理学部紹介冊子
進化研究に活躍する深海生物の採集

表紙写真:カイロウドウケツモドキの骨格標本を持つ熊さん。深海に生息するカイロウドウケツモドキは最も原始的な多細胞動物のカイメンに属す。骨格はガラスであり,透明度は光ファイバーに匹敵する。現在,生物が体内で高純度のガラスをつくる分子機構の研究が進められている。

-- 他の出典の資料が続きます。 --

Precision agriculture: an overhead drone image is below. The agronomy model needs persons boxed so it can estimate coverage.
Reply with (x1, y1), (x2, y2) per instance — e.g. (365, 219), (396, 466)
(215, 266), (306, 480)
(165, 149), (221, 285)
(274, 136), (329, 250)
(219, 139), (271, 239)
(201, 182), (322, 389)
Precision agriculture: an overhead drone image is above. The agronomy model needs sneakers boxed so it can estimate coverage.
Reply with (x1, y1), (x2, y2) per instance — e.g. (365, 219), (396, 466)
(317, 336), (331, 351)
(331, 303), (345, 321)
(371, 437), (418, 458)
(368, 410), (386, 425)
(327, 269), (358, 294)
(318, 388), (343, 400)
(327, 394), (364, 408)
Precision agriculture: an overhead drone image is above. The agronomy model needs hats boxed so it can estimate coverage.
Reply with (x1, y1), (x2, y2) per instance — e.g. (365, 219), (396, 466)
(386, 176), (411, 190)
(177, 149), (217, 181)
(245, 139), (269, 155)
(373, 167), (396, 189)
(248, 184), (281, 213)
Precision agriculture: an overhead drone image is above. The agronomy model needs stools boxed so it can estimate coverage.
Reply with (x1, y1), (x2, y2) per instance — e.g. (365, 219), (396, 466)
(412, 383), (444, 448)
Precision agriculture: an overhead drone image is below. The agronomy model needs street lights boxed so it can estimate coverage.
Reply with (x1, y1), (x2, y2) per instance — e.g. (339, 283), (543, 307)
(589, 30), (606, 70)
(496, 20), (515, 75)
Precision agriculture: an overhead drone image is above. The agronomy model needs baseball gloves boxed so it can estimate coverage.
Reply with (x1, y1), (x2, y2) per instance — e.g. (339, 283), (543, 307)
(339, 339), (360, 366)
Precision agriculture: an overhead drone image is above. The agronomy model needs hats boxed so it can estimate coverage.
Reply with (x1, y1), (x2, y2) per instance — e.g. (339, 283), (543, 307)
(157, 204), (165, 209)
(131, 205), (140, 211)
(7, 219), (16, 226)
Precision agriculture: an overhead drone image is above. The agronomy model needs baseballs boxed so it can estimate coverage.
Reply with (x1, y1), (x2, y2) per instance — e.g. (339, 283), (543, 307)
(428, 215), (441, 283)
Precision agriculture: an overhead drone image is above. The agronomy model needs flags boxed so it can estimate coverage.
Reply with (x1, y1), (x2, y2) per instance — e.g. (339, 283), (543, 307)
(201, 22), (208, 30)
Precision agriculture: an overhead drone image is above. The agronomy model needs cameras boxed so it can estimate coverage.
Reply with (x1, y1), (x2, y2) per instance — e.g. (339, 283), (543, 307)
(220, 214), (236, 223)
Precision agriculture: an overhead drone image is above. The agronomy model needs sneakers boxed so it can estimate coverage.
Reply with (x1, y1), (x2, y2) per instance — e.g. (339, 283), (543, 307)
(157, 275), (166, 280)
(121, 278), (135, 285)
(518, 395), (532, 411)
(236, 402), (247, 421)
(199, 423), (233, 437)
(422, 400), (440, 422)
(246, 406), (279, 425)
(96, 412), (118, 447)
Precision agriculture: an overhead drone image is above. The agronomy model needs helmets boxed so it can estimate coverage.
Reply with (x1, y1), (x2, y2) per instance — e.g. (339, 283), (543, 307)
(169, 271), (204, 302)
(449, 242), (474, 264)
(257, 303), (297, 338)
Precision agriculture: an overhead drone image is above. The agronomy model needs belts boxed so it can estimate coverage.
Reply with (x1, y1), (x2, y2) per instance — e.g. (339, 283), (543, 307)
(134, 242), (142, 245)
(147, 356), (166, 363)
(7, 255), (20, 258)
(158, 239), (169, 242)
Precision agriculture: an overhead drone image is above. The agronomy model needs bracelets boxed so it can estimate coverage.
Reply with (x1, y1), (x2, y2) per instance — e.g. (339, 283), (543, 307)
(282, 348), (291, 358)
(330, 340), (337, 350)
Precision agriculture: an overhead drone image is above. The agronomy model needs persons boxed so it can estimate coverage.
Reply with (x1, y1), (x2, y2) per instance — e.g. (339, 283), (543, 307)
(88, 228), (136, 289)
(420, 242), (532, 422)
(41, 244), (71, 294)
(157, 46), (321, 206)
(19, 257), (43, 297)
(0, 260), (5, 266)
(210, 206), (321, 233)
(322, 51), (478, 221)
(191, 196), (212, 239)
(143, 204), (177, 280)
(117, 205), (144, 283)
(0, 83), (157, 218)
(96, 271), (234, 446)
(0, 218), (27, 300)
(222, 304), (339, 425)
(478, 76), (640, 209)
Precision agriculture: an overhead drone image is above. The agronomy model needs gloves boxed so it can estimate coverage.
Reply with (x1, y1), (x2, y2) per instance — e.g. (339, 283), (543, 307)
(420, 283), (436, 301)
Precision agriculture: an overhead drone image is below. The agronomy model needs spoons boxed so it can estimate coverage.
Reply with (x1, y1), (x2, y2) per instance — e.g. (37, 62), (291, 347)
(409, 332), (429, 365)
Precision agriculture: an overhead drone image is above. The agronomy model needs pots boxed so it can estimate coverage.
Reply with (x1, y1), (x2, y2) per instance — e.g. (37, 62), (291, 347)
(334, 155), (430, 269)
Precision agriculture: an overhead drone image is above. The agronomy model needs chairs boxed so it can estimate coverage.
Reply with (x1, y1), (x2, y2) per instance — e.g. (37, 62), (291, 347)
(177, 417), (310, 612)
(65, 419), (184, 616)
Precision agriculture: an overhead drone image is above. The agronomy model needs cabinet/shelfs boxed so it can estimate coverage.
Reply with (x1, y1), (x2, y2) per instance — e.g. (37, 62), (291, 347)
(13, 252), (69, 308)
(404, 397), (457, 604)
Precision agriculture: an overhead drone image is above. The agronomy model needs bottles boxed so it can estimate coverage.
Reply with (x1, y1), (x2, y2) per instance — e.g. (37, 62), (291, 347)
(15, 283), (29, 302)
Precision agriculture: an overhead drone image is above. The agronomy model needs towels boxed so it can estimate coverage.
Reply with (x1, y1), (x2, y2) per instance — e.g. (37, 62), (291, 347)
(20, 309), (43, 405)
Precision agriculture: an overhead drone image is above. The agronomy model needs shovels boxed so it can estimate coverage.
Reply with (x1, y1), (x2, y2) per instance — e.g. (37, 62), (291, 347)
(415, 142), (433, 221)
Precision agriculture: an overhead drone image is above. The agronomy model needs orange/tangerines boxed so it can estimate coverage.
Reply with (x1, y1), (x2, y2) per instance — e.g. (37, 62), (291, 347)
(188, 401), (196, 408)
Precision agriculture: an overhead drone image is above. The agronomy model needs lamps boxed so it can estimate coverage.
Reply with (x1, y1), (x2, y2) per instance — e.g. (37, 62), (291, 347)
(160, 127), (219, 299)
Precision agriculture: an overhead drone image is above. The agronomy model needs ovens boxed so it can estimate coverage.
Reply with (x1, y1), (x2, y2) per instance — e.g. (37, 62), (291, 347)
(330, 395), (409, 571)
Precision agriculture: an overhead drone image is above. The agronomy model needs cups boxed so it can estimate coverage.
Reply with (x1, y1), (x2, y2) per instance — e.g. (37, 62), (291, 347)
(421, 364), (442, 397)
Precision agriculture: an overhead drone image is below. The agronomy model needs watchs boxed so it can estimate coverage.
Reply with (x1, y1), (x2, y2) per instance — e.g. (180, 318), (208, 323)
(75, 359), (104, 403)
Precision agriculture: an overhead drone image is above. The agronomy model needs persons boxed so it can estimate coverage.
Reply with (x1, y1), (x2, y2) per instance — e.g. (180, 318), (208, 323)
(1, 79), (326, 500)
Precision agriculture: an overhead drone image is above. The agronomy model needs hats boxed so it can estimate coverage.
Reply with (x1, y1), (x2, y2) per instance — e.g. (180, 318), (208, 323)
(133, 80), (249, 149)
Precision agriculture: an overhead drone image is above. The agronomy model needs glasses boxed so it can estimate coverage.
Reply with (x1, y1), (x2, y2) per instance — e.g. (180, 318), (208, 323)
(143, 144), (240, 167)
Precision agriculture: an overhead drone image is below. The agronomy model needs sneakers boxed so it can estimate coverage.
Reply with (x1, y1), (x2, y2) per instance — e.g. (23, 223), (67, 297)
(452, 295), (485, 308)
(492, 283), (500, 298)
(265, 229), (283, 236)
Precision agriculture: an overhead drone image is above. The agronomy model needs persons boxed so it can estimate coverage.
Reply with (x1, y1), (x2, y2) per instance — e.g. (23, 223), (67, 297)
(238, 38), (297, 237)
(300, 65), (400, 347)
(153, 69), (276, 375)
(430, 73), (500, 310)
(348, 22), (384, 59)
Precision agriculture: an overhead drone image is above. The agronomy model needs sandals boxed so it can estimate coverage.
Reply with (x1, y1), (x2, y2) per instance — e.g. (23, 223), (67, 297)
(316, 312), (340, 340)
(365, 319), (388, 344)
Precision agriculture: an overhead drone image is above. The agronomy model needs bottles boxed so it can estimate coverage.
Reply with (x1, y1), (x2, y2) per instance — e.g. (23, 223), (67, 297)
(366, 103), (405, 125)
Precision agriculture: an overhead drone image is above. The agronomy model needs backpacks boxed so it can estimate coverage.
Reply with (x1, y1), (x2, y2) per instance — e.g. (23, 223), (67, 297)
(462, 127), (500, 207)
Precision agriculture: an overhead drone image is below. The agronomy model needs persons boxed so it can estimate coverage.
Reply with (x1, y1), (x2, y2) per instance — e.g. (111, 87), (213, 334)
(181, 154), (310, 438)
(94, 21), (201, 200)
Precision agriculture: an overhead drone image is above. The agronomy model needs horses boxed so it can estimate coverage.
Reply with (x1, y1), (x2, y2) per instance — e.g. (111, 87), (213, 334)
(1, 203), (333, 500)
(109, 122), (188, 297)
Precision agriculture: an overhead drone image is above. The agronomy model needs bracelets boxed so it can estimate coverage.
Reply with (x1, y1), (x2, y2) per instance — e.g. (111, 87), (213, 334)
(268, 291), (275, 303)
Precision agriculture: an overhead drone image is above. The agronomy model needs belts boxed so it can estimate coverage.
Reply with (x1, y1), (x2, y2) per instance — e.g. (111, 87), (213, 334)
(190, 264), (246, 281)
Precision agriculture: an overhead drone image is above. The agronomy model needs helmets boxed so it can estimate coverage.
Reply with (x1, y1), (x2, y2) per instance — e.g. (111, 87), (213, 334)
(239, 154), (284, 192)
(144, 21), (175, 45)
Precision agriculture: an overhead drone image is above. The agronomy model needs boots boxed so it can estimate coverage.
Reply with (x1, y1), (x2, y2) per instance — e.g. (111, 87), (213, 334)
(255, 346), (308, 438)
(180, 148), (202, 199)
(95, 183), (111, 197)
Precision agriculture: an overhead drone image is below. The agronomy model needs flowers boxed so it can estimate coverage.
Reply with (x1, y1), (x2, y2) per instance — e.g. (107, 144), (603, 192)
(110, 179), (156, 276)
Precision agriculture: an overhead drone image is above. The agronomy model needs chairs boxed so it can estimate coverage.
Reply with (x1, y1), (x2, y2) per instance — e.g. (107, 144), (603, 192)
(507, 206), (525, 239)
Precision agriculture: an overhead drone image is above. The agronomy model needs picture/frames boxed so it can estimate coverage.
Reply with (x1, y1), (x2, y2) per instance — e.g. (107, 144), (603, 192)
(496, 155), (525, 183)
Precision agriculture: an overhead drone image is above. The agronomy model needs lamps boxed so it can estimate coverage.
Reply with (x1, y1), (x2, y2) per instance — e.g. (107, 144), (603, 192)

図1:降り注ぐマリンスノー(左)とテズルモズル(中:クモヒトデの仲間),ガラスカイメンの仲間(右)。いずれも動物。

裏表紙写真:オキナエビス。中生代の生きている化石。
現代の生命科学で用いられる実験生物は,飼育しやすく市販もされているモデル生物が多いが,非モデル生物が必要な分野も多い。単純な共通祖先から複雑で高度な生物が進化してきた仕組みを理解するには,多様な生物を研究対象とする必要がある。特に,生きている化石が多い深海生物は貴重な情報源である。ゲノムや,卵から成体になる発生とよばれる過程には進化の道筋が刻み込まれているからである。深い暗黒の世界にいる深海生物を発見するのは容易ではない。ましてや,生物を健全な状態で採集するのは,現代の海底探査ロボットを用いたとしても至難の業である。
明治時代,エンジンや,ウィンチもない時代に,新種の深海生物を次々と採集して世界を驚かせた匠がいた。伝説の採集人(現技術職員)の青木熊吉(愛称:熊さん,1864 - 1940)である(表紙)。創設されたばかりの東京大学は,動物学を発展させるために神奈川県三浦半島の先端の三崎に臨海実験所を設立し(1886年),漁師だった熊さんを採用した。当時は,ダーウィンの進化論が発表されて間もなく,進化論を検証するための調査が精力的に行われていた頃である。
熊さんが深海生物を次々と採集できた理由のひとつには,三崎周辺海域の世界的に稀な特性がある。暗黒の深海では光合成をする生物が育たない。有機物の供給源はマリンスノー(図1)とよばれる海面から降ってくるプランクトンの死骸であるが,大部分は海底に届く前に細菌により食べ尽くされる。有機物のない深海は,生物のいない海の砂漠が広がる。三崎臨海実験所が面する海は岸からほどなく急に深くなり,そのまま深海につながっている。広大な関東平野から東京湾を経由して流れ込む栄養塩類は,プランクトンの大増殖をもたらし,深海に降り積もるほどのマリンスノーとなる。十分な栄養が供給されるため,多くの種類の深海生物が繁栄し,生きている化石の採集を可能にする。
熊さんは,木造和船を海に漕ぎ出し,延縄(はえなわ)を海底に降ろした。延縄とは一本の幹縄に多数の枝縄がついた漁具である。普通,枝縄の先に釣り針を付けてマグロ漁などに使う。熊さんは重りをつけた底延縄を海底に沈め,潮の流れで船が動かされる力を利用して引きずり,生物を絡め取っていた。水深200メートルにも及ぶ深海に縄を沈め,たった一人の人力で引き上げるとは,想像に絶する体力である。
目的の生物はどこにでもいるわけではない。採集された位置を特定し,記録しなければ再び採集することはできない。海上には目印がなく,海図があるわけでもなく,ソナーも,GPSもない時代である。採集場所は「山立て」という方法で熊さんの頭に正確に記憶されていた。遠くに見える複数の山の位置関係をもとに自分のいる位置を知る方法である。熊さんの活躍に支えられた初代所長の箕作教授や2代目所長の飯島教授らの深海生物の研究は世界を驚かせ続けた。欧米からの標本採集の依頼も多く,大英博物館からは懸賞付きで中生代の生きている化石,巻貝のオキナエビス(裏表紙)の採集の依頼があった。熊さんが見事に採集し,家が建つほどの報奨金を受け取り,オキナエビスを「長者貝」と命名したことは有名な伝説になっている。
海の野生生物の採集は,大量に捕獲しやすい魚を獲る漁業とは異なる。研究に有用な生物は海底の岩穴の奥に生息するなど,採集が困難な場合が多い。研究者自身で入手することはほぼ不可能に近い。現代でも海の特定の生物種を,研究者のニーズに合わせて必要な量を提供できるのは,理学系研究科附属臨海実験所に,匠の技をもつ技術職員がいるからに他ならない。